Ayer estaba en casa de una amiga cenando. Una botella de vino tinto, quesos, mermelada de miel de acacia y pera, carne a la parrilla, tomates del huerto, y buena, deliciosa, conversación.
La vida de esta chica es de lo más fascinante. Bueno, más que su vida en si, sus orígenes, la vida de sus ‘precedentes’. Su madre, hija de un ingeniero alemán que huyó de los nazis por no querer colaborar en sus experimentos, se crió en su exilio en Málaga, en donde conoció a un italiano con el que se casó y se fue a vivir a Italia. De hecho esta historia familiar, a pesar de ser apasionante (muy especialmente la complicada huida a España) no es el hilo por el que quiero transitar ahora mismo, pero si es a través de ellos, de su vida en Italia, que quería evocar un paisaje, el lugar al que, cada vez que oigo hablar de ellos, me traslado: la Toscana: Y me acuerdo, recuerdo, aún sin conocerla, lo que el cine un día me mostró… .

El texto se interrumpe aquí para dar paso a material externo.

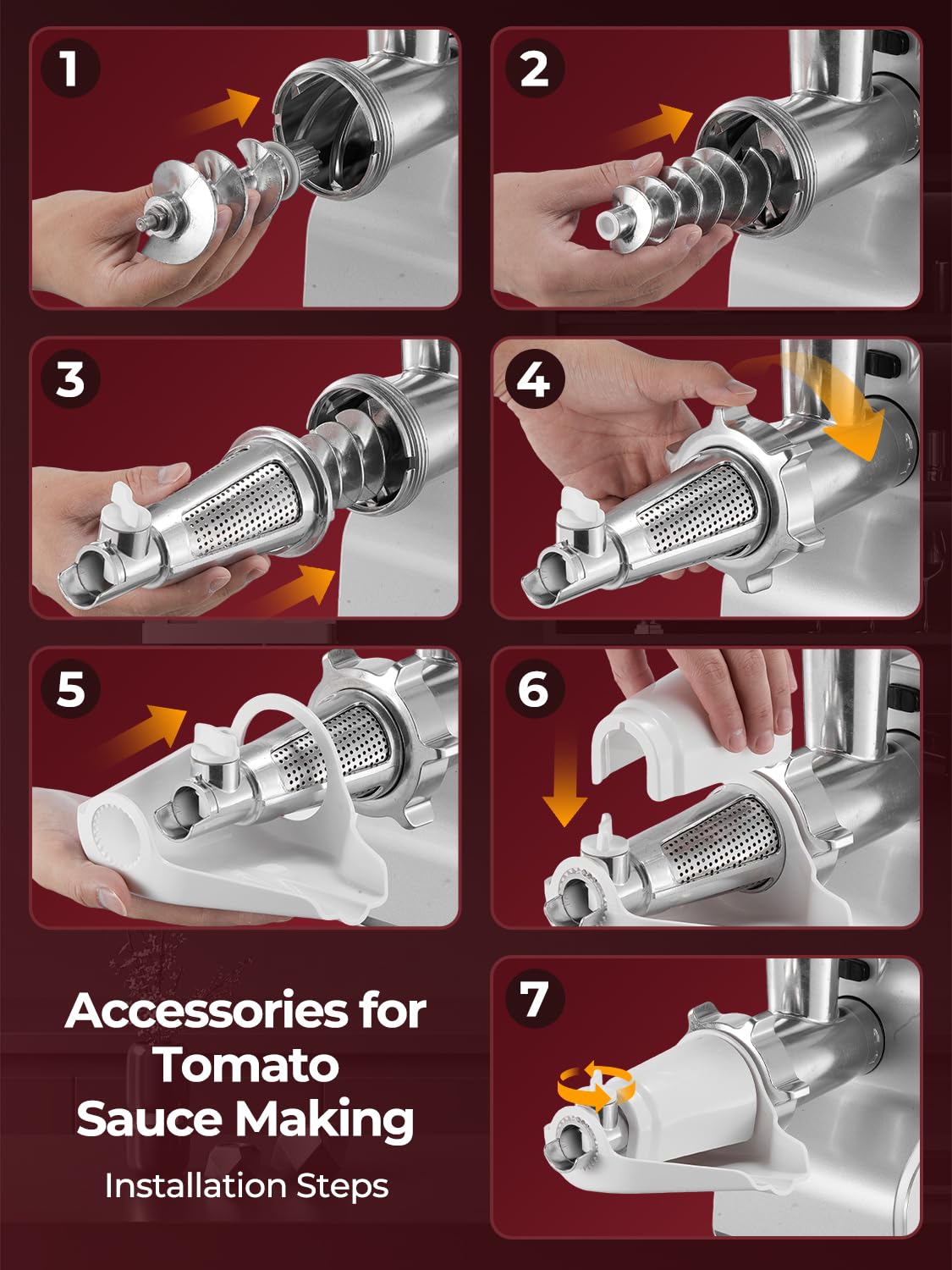 1

2

3

4

5

6

Accessories for Tomato Sauce Making

Installation Steps

7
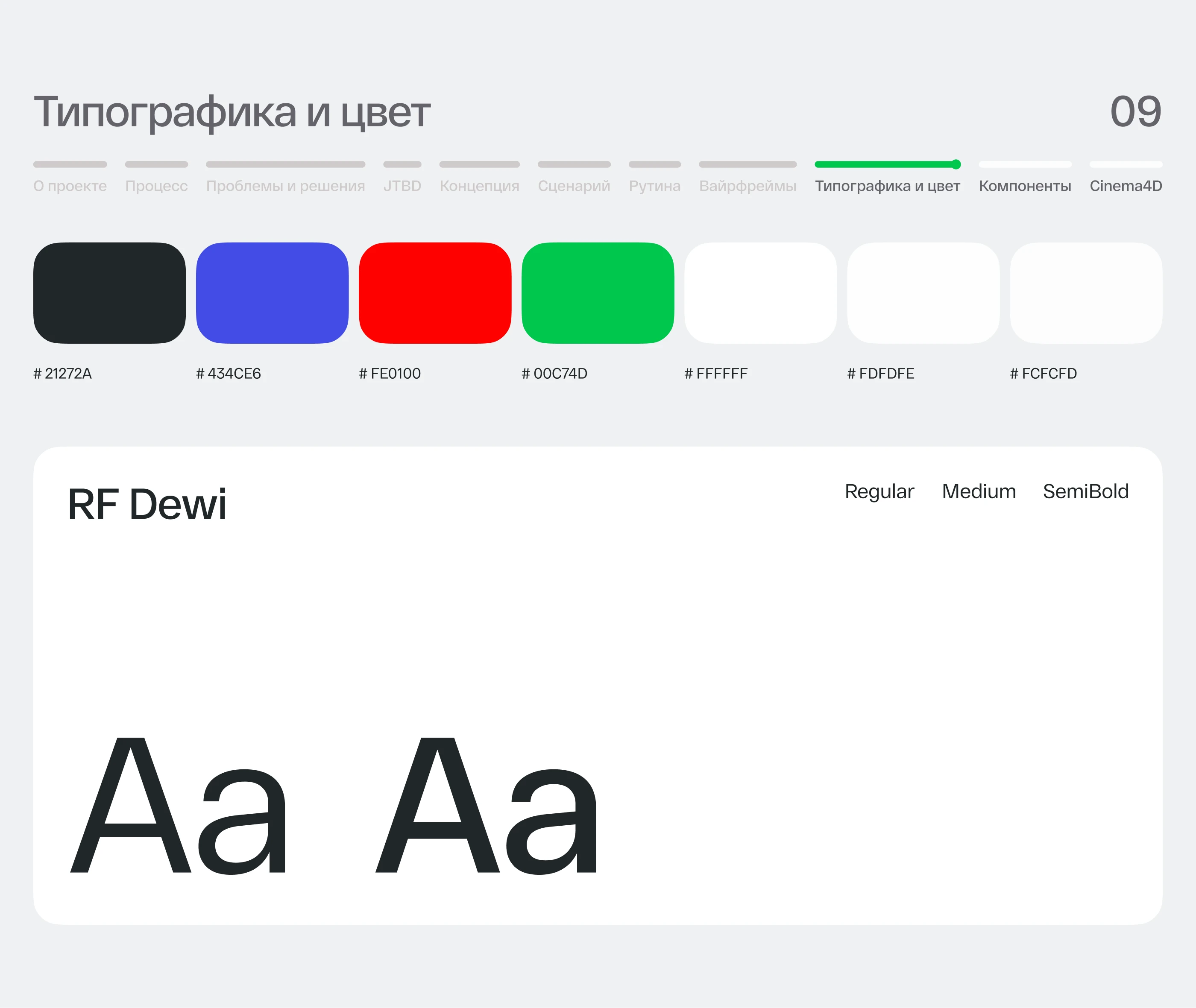 Типографика и цвет

09

О проекте Процесс Проблемы и решения JTBD Концепция Сценарий Рутина Вайрфреймы Типографика и цвет Компоненты Cinema4D

# 21272A

# 434CE6

# FE0100

# 00C74D

# FFFFFF

# FDFDFE

# FCFCFD

RF Dewi

Regular Medium SemiBold

Aa Aa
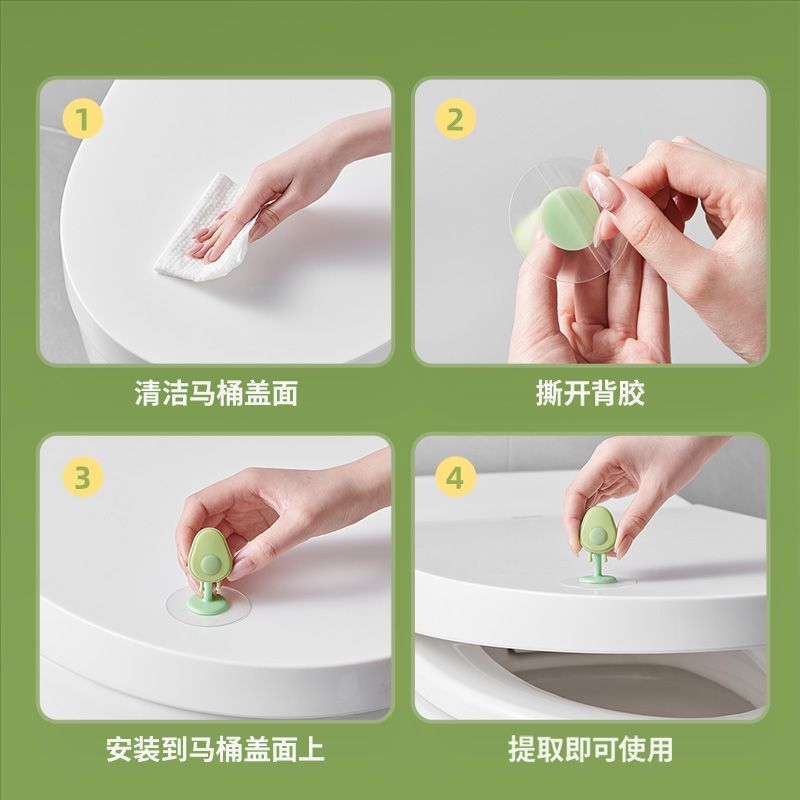 1

清洁马桶盖面

2

撕开背胶

3

安装到马桶盖面上

4

提取即可使用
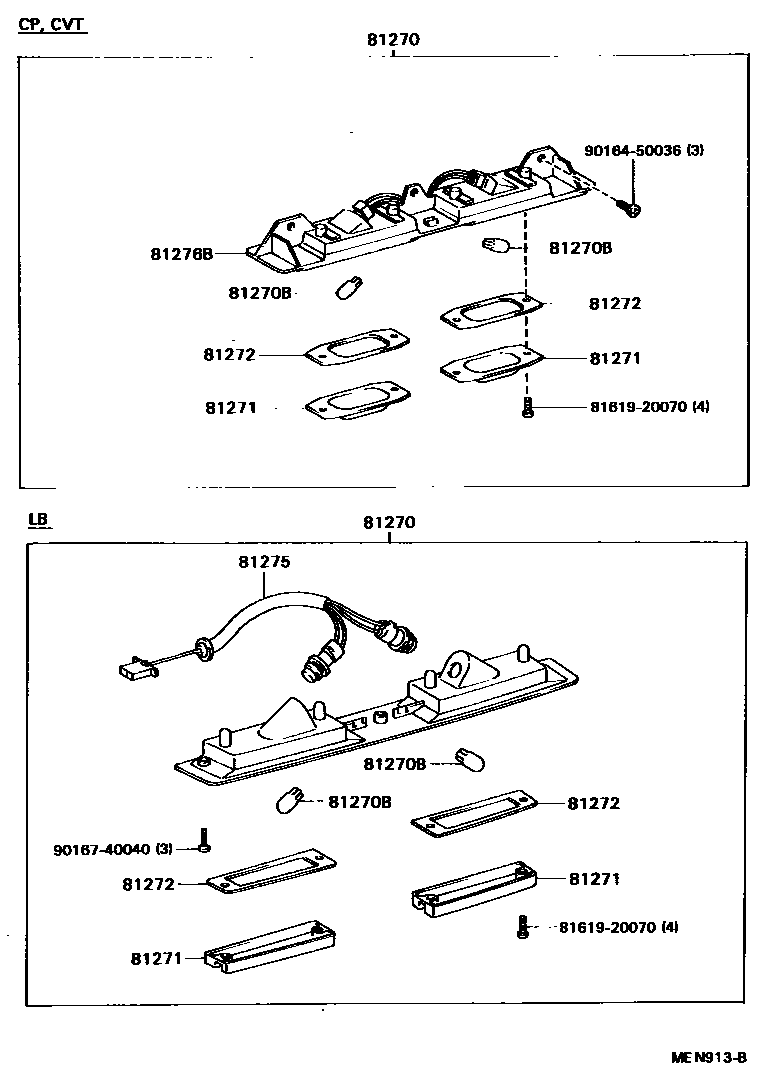 CP, CVT

81270

90164-50036 (3)

81276B

81270B

81270B

81272

81272

81271

81271

81619-20070 (4)

LB

81270

81275

81270B

81270B

81272

90167-40040 (3)

81272

81271

81619-20070 (4)

81271

MEN913-B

Nunca he estado allí, y por supuesto me encantaría ir. Mi amiga siempre habla de su vida allí, de los paisajes, enormes campos y majestuosos caserones ajardinados; de las cenas de disfraces, de la cocina y sus olores a albahaca, tomate y romero; de las noches cálidas de verano bajo las estrellas, al son de los grillos y con una copa de vino.

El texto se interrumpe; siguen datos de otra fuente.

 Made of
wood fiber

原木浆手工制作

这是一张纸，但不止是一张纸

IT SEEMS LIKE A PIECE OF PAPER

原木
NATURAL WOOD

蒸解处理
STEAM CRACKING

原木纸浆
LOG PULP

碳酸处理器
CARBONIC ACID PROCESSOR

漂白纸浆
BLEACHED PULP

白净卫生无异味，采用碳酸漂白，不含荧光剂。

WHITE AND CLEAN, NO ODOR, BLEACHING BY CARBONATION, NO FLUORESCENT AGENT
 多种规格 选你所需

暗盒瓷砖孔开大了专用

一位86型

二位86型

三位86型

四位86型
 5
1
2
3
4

Pues cada vez que me habla de todo ello, siempre, absolutamente siempre, me vienen imágenes de Belleza robada (Bernardo Bertolucci, 1995), la más bien simple película (fabricada para el lucimiento de la ‘Lolita’ Liv Tyler) que recorre las vacaciones de verano en la Toscana de una americana en busca del recuerdo de su madre muerta y con ganas de perder su virginidad. No tiene mucho más: sólo algunos personajes excéntricos, un pintor con cáncer, dos hermanos rondando a la chica, fiestas que parecen performances, y mucho de exotismo pintoresco del lugar ideal para seducir a todo aquel que no viva en Europa.
Pero aún así, aquí lo dejo. Como imagen de verano, como evocación ligera y sin pretensiones de una agradable atmosfera cálida y suave, idealizando la típica experiencia veraniega, con amor y sexo incluidos, que muchos de nosotros querríamos vivir al menos una vez en la vida, y mucho más en un marco como el que ofrece la idílica Toscana. Porque realmente lo que sí consigue Bertolucci es que todo en este film resulte bello, muy bello, deliciosamente atractivo, excitante en todos sus tópicos, en los paisajes, las luces y colores, formas y encuadres; aunque a veces también huela a algo decadente (emulando una burguesía bohemia y trasnochada que no ha digerido los excesos emocionales de los 70).
A veces, sólo por contemplar un poco de belleza y dejarse llevar por insustanciales derroteros merece la pena este film, especialmente en las noches urbanas de verano.